Massive fossil fuel subsidies power climate change and Johnson’s lies in the first debate of Wisconsin’s Senate race.
Each week in Wisconsin politics brings an abundance of bad policies, bad takes, and bad actors. In our recurring feature, Capitol Punishments, we bring you the week’s highlights (or low-lights) from the state Legislature and beyond.
During Friday night’s debate between Sen. Ron Johnson and Lt. Gov. Mandela Barnes, Johnson blamed “Democrats’ war on fossil fuels” for high gas prices. And when asked about transitioning our economy from fossil fuels to clean energy, Johnson said, “We simply can’t afford spending hundreds of billions of dollars trying to solve a problem that’s not solvable.”
Which is funny, because the latter quote is a perfect summary of the United States’ (and other countries’) ongoing subsidies to prop up the fossil fuel industry, an increasingly unstable industry centered on a finite resource that is expensive to extract.
The Trump administration’s 2020 CARES Act—which Johnson voted for after grousing about giving Americans $1,200—gave fossil fuel companies $8.2 billion in tax subsidies with no strings attached. In fact, those same companies took the pandemic aid and laid off 58,000 workers.
The fact that we gave this industry billions in tax dollars and didn’t even require them to retain their workforce is infuriating enough. Now they have turned around and raised gas prices while their Republican benefactors blame the paltry support ordinary people received for inflation.
And there’s no relief in sight. Just last week, OPEC Plus (the 13 Organization of Petroleum Exporting Countries plus 11 non-members) voted to cut output by 2 million barrels when prices are already high and winter is coming, contributing to greater demand for gas for heating.

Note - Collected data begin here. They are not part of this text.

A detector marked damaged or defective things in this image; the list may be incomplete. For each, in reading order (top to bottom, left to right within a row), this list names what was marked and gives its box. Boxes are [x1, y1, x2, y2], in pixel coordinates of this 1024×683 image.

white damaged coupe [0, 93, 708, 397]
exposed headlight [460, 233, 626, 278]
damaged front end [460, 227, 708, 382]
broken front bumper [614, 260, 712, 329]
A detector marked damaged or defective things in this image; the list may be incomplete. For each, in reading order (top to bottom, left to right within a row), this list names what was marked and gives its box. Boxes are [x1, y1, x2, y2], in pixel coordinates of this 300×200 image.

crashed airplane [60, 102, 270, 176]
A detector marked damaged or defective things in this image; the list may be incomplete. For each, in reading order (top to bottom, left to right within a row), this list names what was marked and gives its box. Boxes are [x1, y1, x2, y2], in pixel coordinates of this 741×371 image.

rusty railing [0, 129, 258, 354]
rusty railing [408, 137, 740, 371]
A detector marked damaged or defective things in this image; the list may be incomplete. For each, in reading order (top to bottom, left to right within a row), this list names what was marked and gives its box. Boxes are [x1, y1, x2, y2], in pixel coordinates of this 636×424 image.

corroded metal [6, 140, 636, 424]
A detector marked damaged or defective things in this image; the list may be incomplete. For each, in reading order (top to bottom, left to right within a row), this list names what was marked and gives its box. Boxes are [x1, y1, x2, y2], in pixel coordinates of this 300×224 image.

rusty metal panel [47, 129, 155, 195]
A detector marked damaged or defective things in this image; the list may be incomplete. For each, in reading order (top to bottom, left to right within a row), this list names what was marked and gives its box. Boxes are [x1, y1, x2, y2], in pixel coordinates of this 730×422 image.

In 2020, the fossil fuels industry worldwide received $5.9 trillion in subsidies according to the International Monetary Fund, with five countries—the US, China, Russia, India, and Japan—accounting for two-thirds of those funds. Only about 8% of that is direct funding; the remaining 92% is made up of tax breaks or the estimated costs of externalities, such as the health and environmental damage caused by fossil fuels.
Those subsidies also feed into the myth that fossil fuels are less expensive than renewable technology, by hiding their true cost. I’ve written about the endless money pit of single-vehicle infrastructure; subsidizing fossil fuels to keep their prices low enables our ongoing dependence on cars and has wide-ranging ripple effects.
“Underpricing leads to overconsumption of fossil fuels, which accelerates global warming and exacerbates domestic environmental problems including losses to human life from local air pollution and excessive road congestion and accidents,” the IMF report reads.
The cold, hard truth is that renewable energy and cleaner industries are not only better for health and safety, and spur job growth in new, sustainable industries, they are also cheaper. The problem is that the oil and gas industry has deep pockets, an army of lobbyists, and deep relationships with politicians pushing against climate action and green technology. They have been lying about climate change for decades and there are no signs they plan to stop.
In many ways, Wisconsin’s Senate race is a race between a mythic past and a future grounded in reality. It’s a choice between building industries and communities that are safer, cleaner, and will last generations, or continuing to throw money into short-sighted, bottomless pits.
This post has been modified to clarify the fossil fuel subsidies from the IMF’s report.